Sie lächelte nachsichtig und belustigt und ließ ihn tatsächlich gewähren.
Wer hätte gedacht, dass sich ein Hund als so praktisch erweisen würde? Alice kuschelte mit ihm und sah dabei ungemein friedlich aus. Ihr fades braunes Haar fiel ihr in ihr gewöhnliches Gesicht. Sie schien sich keine Gedanken darüber zu machen, ob ihre beige Hose womöglich schmutzig werden könnte oder ihr grünes Tanktop hinterher mit Hundehaaren übersät wäre.
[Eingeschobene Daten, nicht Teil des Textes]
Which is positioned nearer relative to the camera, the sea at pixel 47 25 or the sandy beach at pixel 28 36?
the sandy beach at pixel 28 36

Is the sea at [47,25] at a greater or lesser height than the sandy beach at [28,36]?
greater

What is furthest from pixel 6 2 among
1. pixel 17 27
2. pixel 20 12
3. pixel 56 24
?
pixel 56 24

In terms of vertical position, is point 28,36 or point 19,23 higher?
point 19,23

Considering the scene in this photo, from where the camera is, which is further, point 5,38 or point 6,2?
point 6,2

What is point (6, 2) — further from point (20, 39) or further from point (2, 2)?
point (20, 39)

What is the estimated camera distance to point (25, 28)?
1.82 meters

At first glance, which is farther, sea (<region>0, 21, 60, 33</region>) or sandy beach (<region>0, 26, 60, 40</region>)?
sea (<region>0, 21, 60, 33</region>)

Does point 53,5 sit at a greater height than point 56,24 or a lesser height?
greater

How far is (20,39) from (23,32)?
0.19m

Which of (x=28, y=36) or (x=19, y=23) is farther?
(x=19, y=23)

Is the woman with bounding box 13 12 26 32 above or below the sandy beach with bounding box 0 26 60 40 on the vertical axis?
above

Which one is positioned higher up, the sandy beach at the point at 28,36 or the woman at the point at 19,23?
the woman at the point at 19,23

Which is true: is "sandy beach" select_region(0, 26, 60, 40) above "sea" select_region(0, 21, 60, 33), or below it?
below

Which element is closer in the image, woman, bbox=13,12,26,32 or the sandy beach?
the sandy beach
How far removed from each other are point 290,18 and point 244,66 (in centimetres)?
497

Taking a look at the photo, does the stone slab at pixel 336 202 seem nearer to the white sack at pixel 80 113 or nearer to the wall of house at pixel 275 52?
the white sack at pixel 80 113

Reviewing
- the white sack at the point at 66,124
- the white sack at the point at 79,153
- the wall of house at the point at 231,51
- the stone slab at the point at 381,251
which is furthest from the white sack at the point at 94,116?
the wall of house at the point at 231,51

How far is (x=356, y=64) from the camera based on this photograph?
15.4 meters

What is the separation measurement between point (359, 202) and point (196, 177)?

Sie stellte die Handtasche und die Süßigkeiten ab und widmete sich mit voller Hingabe seinem Hund.
Wie konnte es sein, dass ein Streuner in so kurzer Zeit all das erreichte, was Reese bisher vorenthalten geblieben war?
Erpicht darauf, es herauszufinden, schickte Reese sich an, sich neben ihr niederzulassen, doch dummerweise begann sein Handy in dem Moment zu klingeln. Er zog es aus der Hosentasche und stellte stöhnend fest, dass Logan anrief.
Alice sah ihn an.
Er reichte ihr die Leine. »Würden Sie ihn vielleicht kurz übernehmen?« Er wartete ihre Antwort nicht ab, sondern wandte ihr den Rücken zu und ging in einigen Schritten Entfernung ans Telefon.
»Mach es kurz«, blaffte Reese. Jetzt, da Cash es endlich geschafft hatte, das Eis bei seiner Nachbarin zu brechen, wollte er nicht unhöflich erscheinen und sie zu lange warten lassen.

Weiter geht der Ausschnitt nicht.